A city of discipline and promise

2011-09-07 00:00

OUR Air Rwanda Boeing touched down at Kigali International Airport in Rwanda at 8 pm on a recent Monday night. We were a group of South Africans attending the AfricaSan 3 (that’s San for Sanitation) conference, a meeting of 900 delegates with representatives from all of the 33 countries of Sub-Saharan Africa.

By 8.30 pm we were on a bus and heading through town, stopping at all the different hotels into which we had been booked. My colleague and I were two of the last to be dropped off, so we had a fairly comprehensive tour of the city before it was our turn to alight. It wasn’t long before the remarks began: “There’s no litter.” “But this place is spotless.”

This was at the end of a working day, when downtown Pietermaritzburg by comparison invariably looks like a tip. It was most astonishing. Not only was it clean, but the public spaces were landscaped, neat, trimmed and attractive. The hotels all looked pretty good too. And this in a country that was convulsed by civil war and genocide just 17 years ago? Wow.

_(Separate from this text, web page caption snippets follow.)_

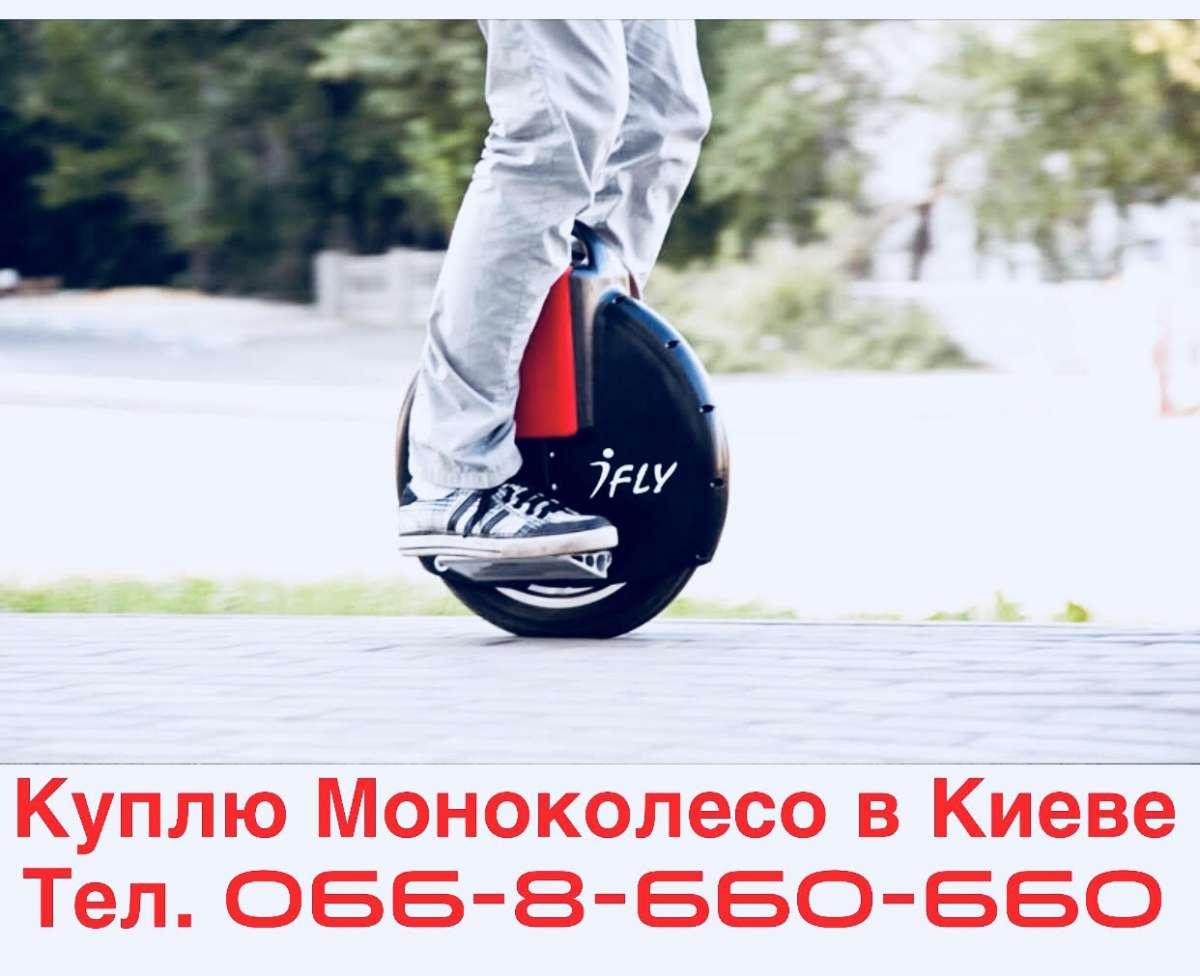 Куплю Моноколесо в Киеве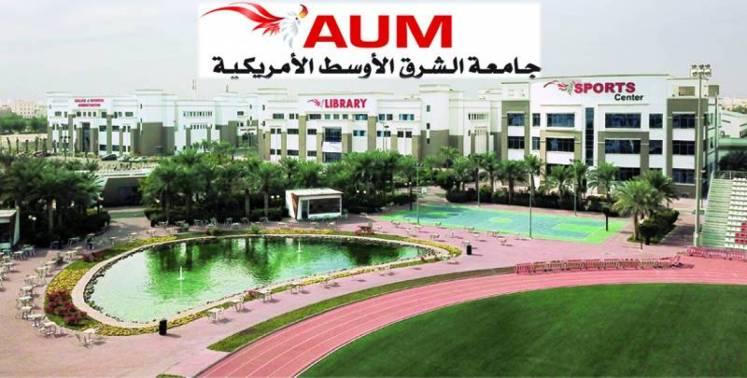 AUM عضواً في «بابسون» لتعليم ريادة الأعمال
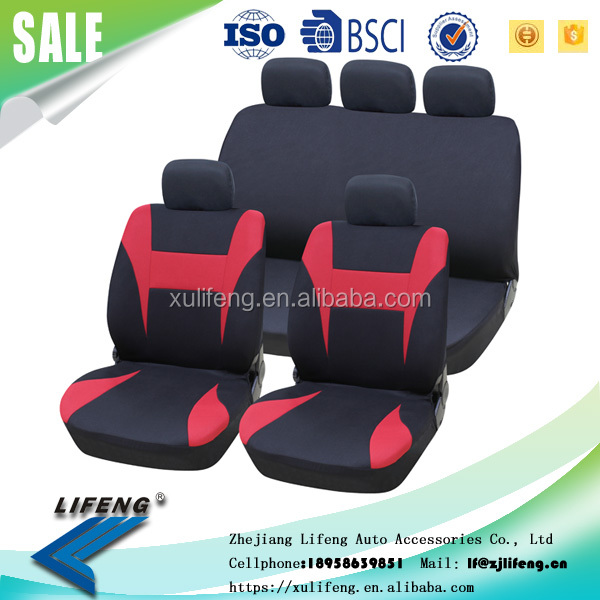 New Fashion universal high quality Cheap competitive price custom printed Artificial leather PU waterproof towel car seat cover
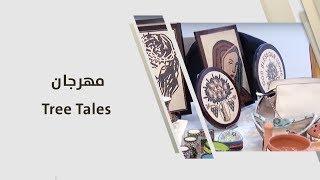 مهرجان tree tales الذي اقيم في زارا سنتر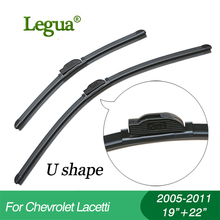 Legua Wiper blades for Chevrolet Lacetti 2005 2011 19 22 car wiper Boneless wiper windscreen wiper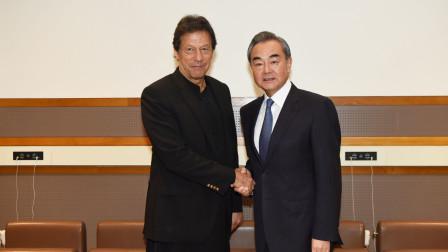 阿富汗局势出现重大转变的历史关头,当着王毅的面,巴铁总理表态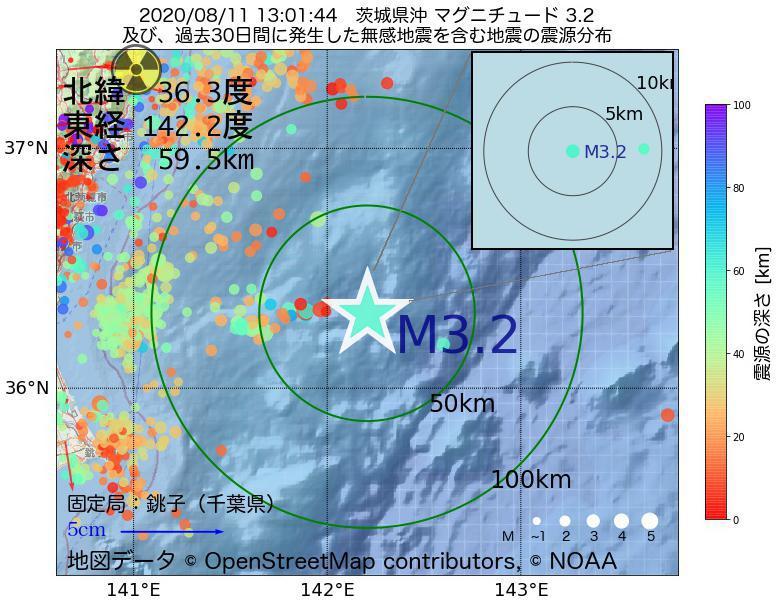 地震震源マップ:2020年08月11日 13時01分 茨城県沖でM3.2の地震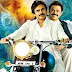 Gopala Gopala 4 Days Collections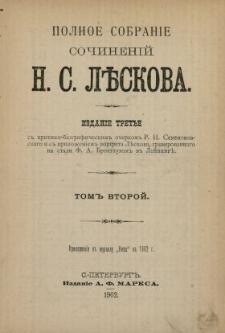 Polnoe sobranìe sočinenìj N. S. Lěskova. T. 2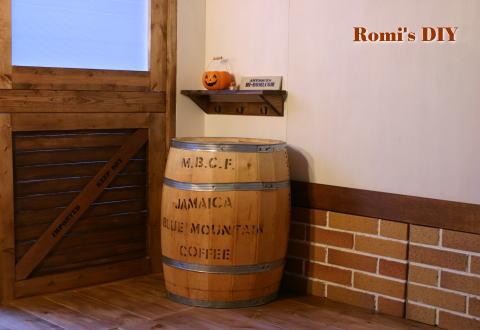 Romi's DIY 撮影ステージ 15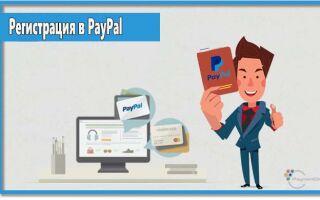 Как зарегистрироваться в PayPal и пройти варификацию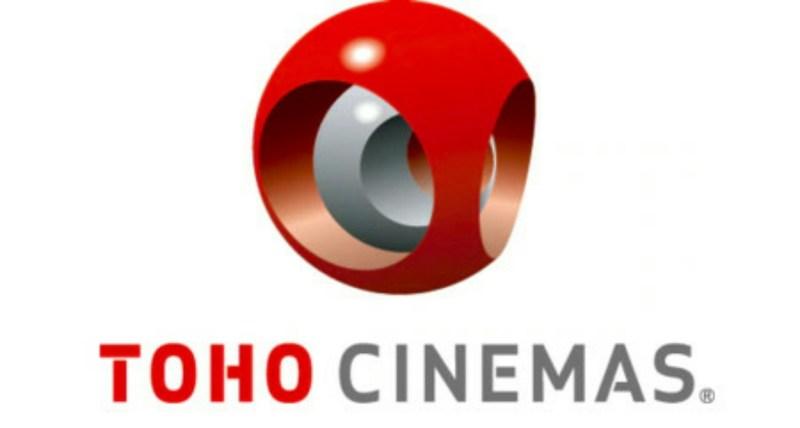 TOHO CINEMAS di Tokyo dan Osaka Akan Dibuka Kembali pada Tanggal 1 Juni 1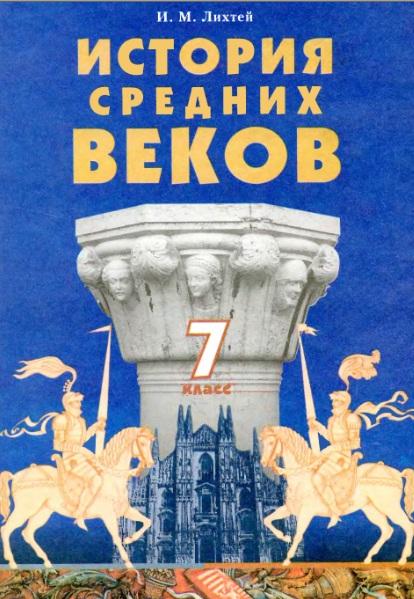 Достоевский ф.м мальчик у христа на ёлке читать онлайн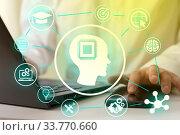 Artificial intelligence and icons. Industrial brain gears web development ideas, concepts. Стоковое фото, фотограф Григорий Алехин / Фотобанк Лори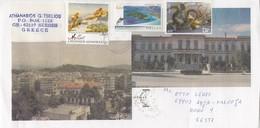 GOOD GREECE Postal Cover To ESTONIA 2017 - Good Stamped: Sealife ; Landscapes ; War - Greece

As the week progressed, my impression was not altered. For five days I crisscrossed the city by taxi and moto-taxi (that’s a motorbike taxi —1 000 Rwandan francs or R12 for about 15 minutes), and observed that at all times of day and night, the city is clean and well maintained. The roads are good, the lights work and the traffic is orderly too, unlike the famously dysfunctional traffic of nearby Kampala. I would like to say to the Msunduzi Municipality, forget junkets to Atlanta and other cities in wealthy countries on the pretext of fact-finding tours — go to Kigali. This is not a wealthy country. Although its economy is booming, it has come off such a low base that even in purchasing-power parity terms Rwanda’s GDP per capita is still only one 10th of South Africa’s and 208th in the world (i.e. near the bottom) . Kigali is clean, ordered and functional because those are qualities on which the Rwandese place high value. We apparently do not.

As a visitor knowing something of the terrible history of the Rwandan genocide during which over 800 000 people were killed in just 100 days between April and June 1994, most of them with pangas, I could not help wondering how this country has managed to become functional again and to prosper. Part of the answer­ is that the trauma they went through was so terrible that it has been possible for the new government to lead from strength. Where else in the world, for example, has a government decreed that the whole country will forthwith change its language of business and higher education, in this case from French to English? I was told by a taxi driver that school teachers were given three weeks (“by these people from Uganda”) to make the change.

I understand that there is a strong and well-organised tradition of civil governance in Rwanda. This tradition was exploited by the architects of the genocide. Like the foot soldiers of Nazi Germany, the ordinary people were so used to following instructions that many of them allowed themselves to be brainwashed, and simply did what they were told.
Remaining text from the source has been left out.